3.1.3. Trenched-3D Mushroom Microdosimeter with a Planar Core Electrode

The trenched-planar Mushroom microdosimeter consists of 3D SVs with a cylindrical shape and a planar n⁺ core produced by ion implantation. Each SV is 5 or 10 µm in height and 20, 30 or 50 µm in diameter and is surrounded with a complete p⁺-doped trench filled with polysilicon (Figure 4a). It can be seen in the SEM image of this device structure (Figure 4b) that the trench is filled with polysilicon. In order to avoid breakage in the metal line connections, the polysilicon regions on the surface of the SVs were etched to make a smooth surface before the deposition of metal contacts. Furthermore, the p-stop layer was connected to the outer p⁺ trench (NO-GAP configuration) to avoid charge build-up in the oxide layer between the SVs after being irradiated with heavy ions. This fabrication process allows charge collection to be localised to the SV and helps avoid the build-up of charge in the oxide layer, which was observed in the previous version of the trenched planar Mushroom microdosimeter after irradiation with high-intensity ion beams (Figure 3).
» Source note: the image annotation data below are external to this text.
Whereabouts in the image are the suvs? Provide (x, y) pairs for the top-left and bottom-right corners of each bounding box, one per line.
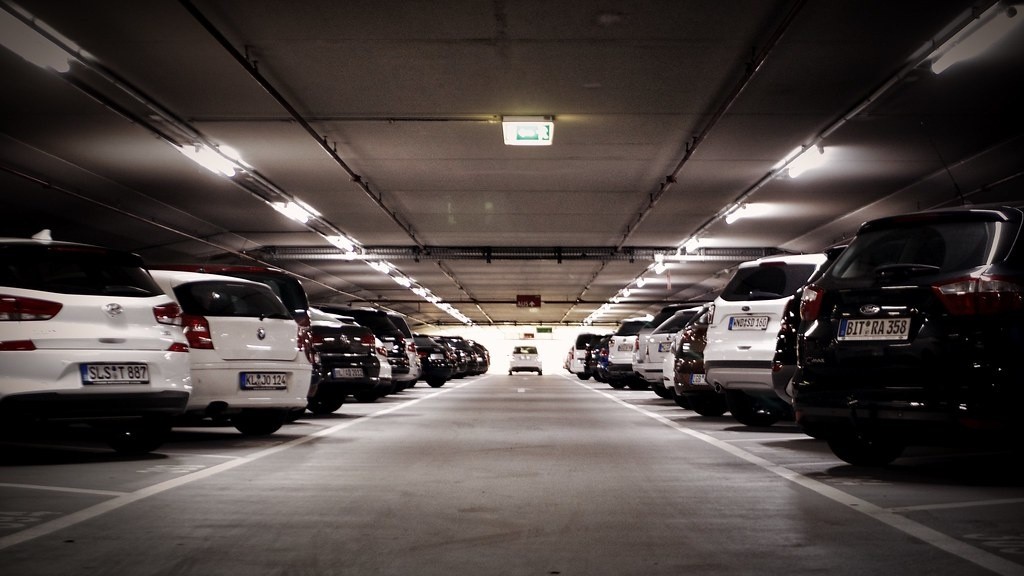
(570, 317), (653, 389)
(773, 205), (1023, 476)
(0, 229), (193, 448)
(139, 266), (319, 442)
(312, 303), (421, 416)
(417, 335), (488, 387)
(634, 255), (827, 421)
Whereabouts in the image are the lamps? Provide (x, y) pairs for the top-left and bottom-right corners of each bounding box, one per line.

3.1.4. Free-Standing 3D Mushroom Microdosimeter Embedded in Tissue Equivalent Material

Figure 5a, b show the design and SEM image of a free-standing 3D sensitive volume (SV) array of microdosimetric SVs, later named the 3D Mushroom microdosimeter. The SV has a cylindrical shape with a diameter of 20–50 µm, thickness of 5 or 10 µm and 50 µm pitch between neighbouring SVs. An array of SVs can either be surrounded by air or embedded in polyimide, a tissue equivalent material that extends 12 µm above SVs. There are odd and even arrays in this design that can be connected in parallel or read out individually.

The SOI 3D Mushroom microdosimeter is then inserted into an electronic readout probe built in-house–the MicroPlus (µ⁺) probe for microdosimetric measurements in proton and heavy ion therapy.

3.2. TCAD Simulations of 3D Mushroom SOI Microdosimeters

Modern numerical simulation tools, such as Technology Computer Aided Design (TCAD), offer considerable support in the design and characterisation of novel radiation detectors. A detailed numerical model of the devices can be created to simulate the operation of the sensors to be fabricated. Typical simulations include Current-Voltage (I–V) curves, Capacitance-Voltage (C-V) curves and transient simulations in response to impinging radiation.

The tools chosen for this TCAD simulation study were the SYNOPSYS TCAD tools. Process and device simulations were carried out at SINTEF. The simulation tools were tuned with the known SINTEF process parameters to obtain models as close as possible to the final devices.

Numerical models were created in 2D for both the Trenched-3D and Trenched-planar sensors for SV thickness of 10 µm (Figure 6). These structures represent a radial slice of a single SV and can be used to perform simulations in cylindrical coordinates (the centre of the SV is located at x = 25 µm). The main difference between the two structures is that in Figure 6a, empty regions are present at x = 11 µm and x = 25 µm to simulate the lack of polysilicon filling in the Trenched-3D approach. It can also be observed that in Figure 6b the n+ electrode is planar.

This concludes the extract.